I'm using hadoop-1.2.1 in pseudo-distributed mode and oozie-3.3.2.
Here is the python
script, named connected_subprocess.py
:
#!/usr/bin/python
import subprocess
import networkx as nx
liste=subprocess.check_output("hadoop fs -cat /user/root/output-data/calcul-proba/final.txt",shell=True).split('\n')
G=nx.DiGraph()
f=open("/home/rlk/liste_strongly_connected.txt","wb")
for item in liste:
try:
app1,app2=item.split('\t')
G.add_edge(app1,app2)
except:
pass
liste_connected=nx.strongly_connected_components(G)
for item in liste_connected:
if len(item)>1:
f.write('{}\n'.format('\t'.join(item)))
f.close()
The corresponding shell action in Oozie's workflow.xml is the following :
<action name="final">
<shell xmlns="uri:oozie:shell-action:0.1">
<job-tracker>${jobTracker}</job-tracker>
<name-node>${nameNode}</name-node>
<configuration>
<property>
<name>mapred.job.queue.name</name>
<value>${queueName}</value>
</property>
</configuration>
<exec>connected_subprocess.py</exec>
<file>connected_subprocess.py</file>
</shell>
<ok to="end" />
<error to="kill" />
</action>
When I run the oozie job the tasktracker log reads theses errors:
Error: Could not find or load main class org.apache.hadoop.fs.FsShell
Traceback (most recent call last):
File "./connected_subprocess.py", line 6, in <module>
liste=subprocess.check_output("hadoop fs -cat /user/root/output-data/calcul-proba/final.txt",shell=True).split('\n')
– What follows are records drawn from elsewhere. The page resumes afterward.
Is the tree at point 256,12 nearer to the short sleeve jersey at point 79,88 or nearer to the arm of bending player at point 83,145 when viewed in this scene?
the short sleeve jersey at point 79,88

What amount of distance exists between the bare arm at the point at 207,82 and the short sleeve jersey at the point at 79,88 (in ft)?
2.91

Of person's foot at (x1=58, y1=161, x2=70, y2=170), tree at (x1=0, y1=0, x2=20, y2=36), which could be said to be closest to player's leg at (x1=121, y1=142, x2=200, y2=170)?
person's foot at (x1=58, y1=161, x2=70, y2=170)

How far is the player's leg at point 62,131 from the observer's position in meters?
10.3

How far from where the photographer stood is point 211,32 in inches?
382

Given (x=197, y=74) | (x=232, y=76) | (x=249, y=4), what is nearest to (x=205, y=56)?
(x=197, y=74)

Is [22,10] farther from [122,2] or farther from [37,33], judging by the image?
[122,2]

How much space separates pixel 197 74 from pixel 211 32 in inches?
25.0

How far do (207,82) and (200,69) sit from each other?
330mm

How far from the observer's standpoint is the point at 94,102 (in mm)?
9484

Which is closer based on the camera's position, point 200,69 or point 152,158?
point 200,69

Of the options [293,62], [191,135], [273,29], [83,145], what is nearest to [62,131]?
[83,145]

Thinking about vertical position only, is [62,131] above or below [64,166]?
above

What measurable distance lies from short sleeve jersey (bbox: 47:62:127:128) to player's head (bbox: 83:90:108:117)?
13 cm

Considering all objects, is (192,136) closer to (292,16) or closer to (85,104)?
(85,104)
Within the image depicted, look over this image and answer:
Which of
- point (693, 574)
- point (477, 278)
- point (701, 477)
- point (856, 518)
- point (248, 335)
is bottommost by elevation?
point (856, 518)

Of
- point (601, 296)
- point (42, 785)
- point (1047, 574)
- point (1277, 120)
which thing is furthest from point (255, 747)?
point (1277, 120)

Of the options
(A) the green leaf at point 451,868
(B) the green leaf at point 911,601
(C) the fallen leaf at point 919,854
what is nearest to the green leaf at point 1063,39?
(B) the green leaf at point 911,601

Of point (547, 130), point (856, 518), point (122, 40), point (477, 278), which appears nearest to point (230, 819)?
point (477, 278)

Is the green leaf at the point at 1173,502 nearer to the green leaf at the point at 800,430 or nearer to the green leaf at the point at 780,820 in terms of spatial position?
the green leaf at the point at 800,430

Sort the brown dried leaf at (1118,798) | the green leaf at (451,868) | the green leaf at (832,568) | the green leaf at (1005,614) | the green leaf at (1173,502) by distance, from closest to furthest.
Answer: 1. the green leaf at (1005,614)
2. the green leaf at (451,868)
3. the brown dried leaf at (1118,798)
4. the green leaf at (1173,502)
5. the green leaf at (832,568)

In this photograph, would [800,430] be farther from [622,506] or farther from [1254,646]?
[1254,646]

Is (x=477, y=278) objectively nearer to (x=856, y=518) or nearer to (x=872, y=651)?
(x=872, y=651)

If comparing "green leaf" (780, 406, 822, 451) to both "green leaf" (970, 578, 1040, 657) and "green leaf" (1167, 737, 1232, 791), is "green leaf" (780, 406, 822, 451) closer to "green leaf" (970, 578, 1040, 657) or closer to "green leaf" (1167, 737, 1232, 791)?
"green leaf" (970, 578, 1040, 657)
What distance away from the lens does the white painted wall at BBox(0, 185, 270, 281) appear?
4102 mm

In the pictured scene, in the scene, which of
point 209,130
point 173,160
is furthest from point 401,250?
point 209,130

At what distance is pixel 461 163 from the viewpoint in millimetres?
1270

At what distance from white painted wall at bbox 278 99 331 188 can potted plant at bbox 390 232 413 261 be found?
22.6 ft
File "/usr/lib64/python2.7/subprocess.py", line 575, in check_output
raise CalledProcessError(retcode, cmd, output=output)
subprocess.CalledProcessError: Command 'hadoop fs -cat /user/root/output-data/calcul-proba/final.txt' returned non-zero exit status 1
Failing Oozie Launcher, Main class [org.apache.oozie.action.hadoop.ShellMain], exit code [1]
It seems that I cannot run a shell command line within my python script when the python script is embedded within an oozie action since everything works fine when I run my python script within my interactive shell.
Is there any way I can bypass this limitation ?
I wonder if your script just doesn't have access to your PATH environment variable (when executed through Oozie) and is having trouble locating the "hadoop" command. Can you try modifying your python script's subprocess.check_output call and adding the full path to the hadoop fs command?